**Action item:**
The whole listing below should be duplicated exactly, with nothing left out.

**Records supplied:**
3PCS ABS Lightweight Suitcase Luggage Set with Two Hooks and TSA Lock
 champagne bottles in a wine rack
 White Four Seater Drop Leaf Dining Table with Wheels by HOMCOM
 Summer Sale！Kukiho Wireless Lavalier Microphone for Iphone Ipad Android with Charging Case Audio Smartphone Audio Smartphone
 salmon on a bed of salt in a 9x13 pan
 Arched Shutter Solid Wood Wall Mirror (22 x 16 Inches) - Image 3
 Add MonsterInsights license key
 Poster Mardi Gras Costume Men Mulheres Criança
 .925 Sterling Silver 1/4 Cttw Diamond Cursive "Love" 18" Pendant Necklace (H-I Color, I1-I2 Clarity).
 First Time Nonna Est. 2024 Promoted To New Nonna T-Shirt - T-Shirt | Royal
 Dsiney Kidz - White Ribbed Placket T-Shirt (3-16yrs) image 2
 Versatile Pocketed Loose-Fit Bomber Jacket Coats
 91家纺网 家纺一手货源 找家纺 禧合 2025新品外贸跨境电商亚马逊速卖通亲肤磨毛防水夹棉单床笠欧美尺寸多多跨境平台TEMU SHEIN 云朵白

**Reply:**
3PCS ABS Lightweight Suitcase Luggage Set with Two Hooks and TSA Lock
 champagne bottles in a wine rack
 White Four Seater Drop Leaf Dining Table with Wheels by HOMCOM
 Summer Sale！Kukiho Wireless Lavalier Microphone for Iphone Ipad Android with Charging Case Audio Smartphone Audio Smartphone
 salmon on a bed of salt in a 9x13 pan
 Arched Shutter Solid Wood Wall Mirror (22 x 16 Inches) - Image 3
 Add MonsterInsights license key
 Poster Mardi Gras Costume Men Mulheres Criança
 .925 Sterling Silver 1/4 Cttw Diamond Cursive "Love" 18" Pendant Necklace (H-I Color, I1-I2 Clarity).
 First Time Nonna Est. 2024 Promoted To New Nonna T-Shirt - T-Shirt | Royal
 Dsiney Kidz - White Ribbed Placket T-Shirt (3-16yrs) image 2
 Versatile Pocketed Loose-Fit Bomber Jacket Coats
 91家纺网 家纺一手货源 找家纺 禧合 2025新品外贸跨境电商亚马逊速卖通亲肤磨毛防水夹棉单床笠欧美尺寸多多跨境平台TEMU SHEIN 云朵白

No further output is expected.